Unique: First large-scale code dataset to implement opt-out governance at dataset level rather than relying solely on license compliance, with transparent registry and community submission process — shifts power from dataset creators to code contributors
vs alternatives: More respectful of creator autonomy than GitHub Copilot's training approach (no opt-out) or academic datasets (one-time snapshot), and more scalable than individual DMCA takedowns
Automated pipeline that scans source code for personally identifiable information (email addresses, API keys, SSH keys, credit card patterns, phone numbers) and removes or redacts them before dataset release. Uses regex patterns, entropy-based detection for secrets, and heuristic rules to identify sensitive data. Operates at file level with configurable sensitivity thresholds to balance data utility against privacy risk.

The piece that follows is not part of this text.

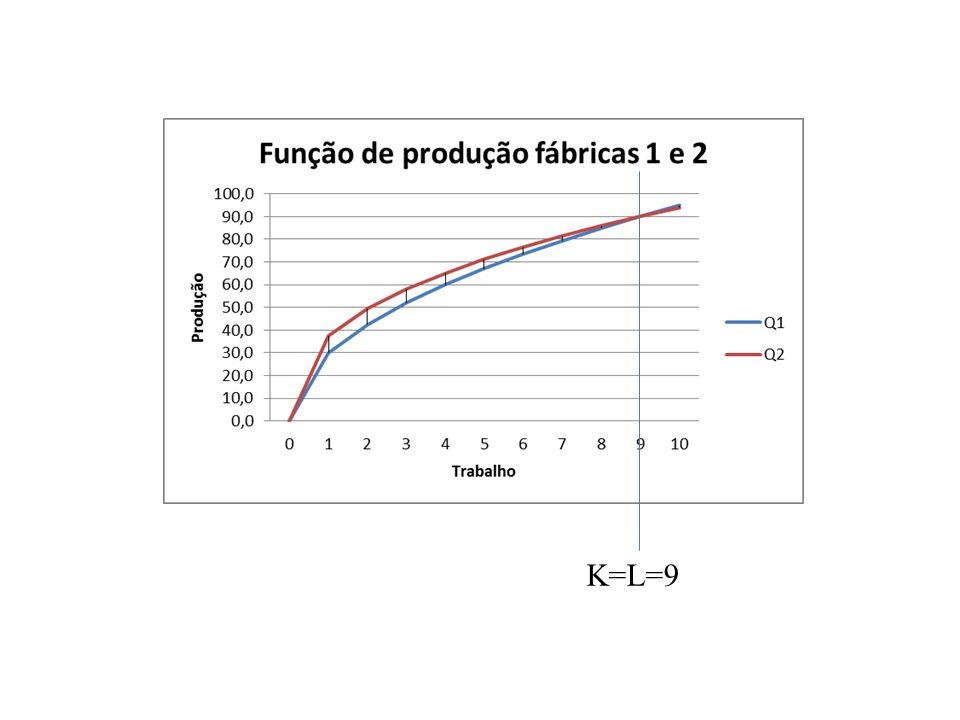 K=L=9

Unique: Combines regex pattern matching, entropy-based secret detection, and heuristic rules in a unified pipeline with configurable sensitivity — more comprehensive than simple regex-only approaches, but trades off false positive rate against security coverage
vs alternatives: More thorough than GitHub's secret scanning (which only flags known patterns) because it includes entropy-based detection for unknown secret formats, but less accurate than specialized tools like TruffleHog due to language-agnostic approach
Indexes 67 TB of source code across 600+ programming languages with language-aware metadata (syntax, file extension, language family). Enables retrieval by language, license, repository, or code patterns. Uses Software Heritage's existing indexing infrastructure as foundation, augmented with language detection and classification. Supports both bulk download and filtered queries for specific language subsets.

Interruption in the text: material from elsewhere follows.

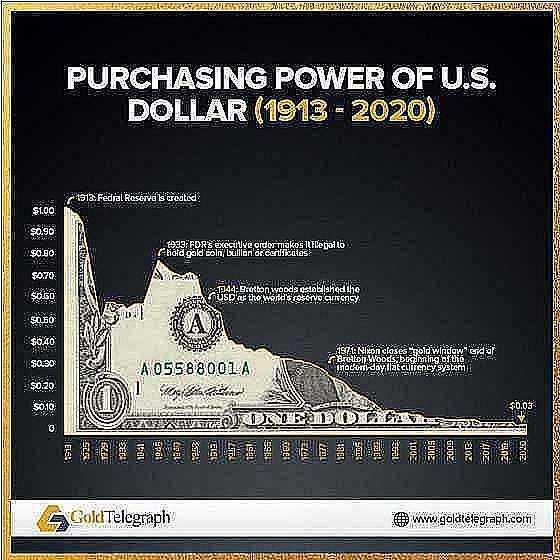 purchasing power of us dollar 1913 2020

Unique: Leverages Software Heritage's existing language detection and indexing infrastructure, then augments with BigCode-specific language classification and filtering — avoids reinventing language detection while providing dataset-specific query capabilities
vs alternatives: More comprehensive language coverage (600+ languages) than GitHub's Linguist (500+ languages) and more accessible than Software Heritage's raw API because it's pre-filtered for permissive licenses and deduplicated
Removes duplicate code files and repositories using content hashing (SHA-256 or similar) and fuzzy matching for near-duplicates. Operates in two stages: exact deduplication via hash matching, then fuzzy matching (e.g., Jaccard similarity or MinHash) to catch semantically identical code with minor formatting differences. Preserves one canonical copy of each unique code pattern while removing redundant training examples.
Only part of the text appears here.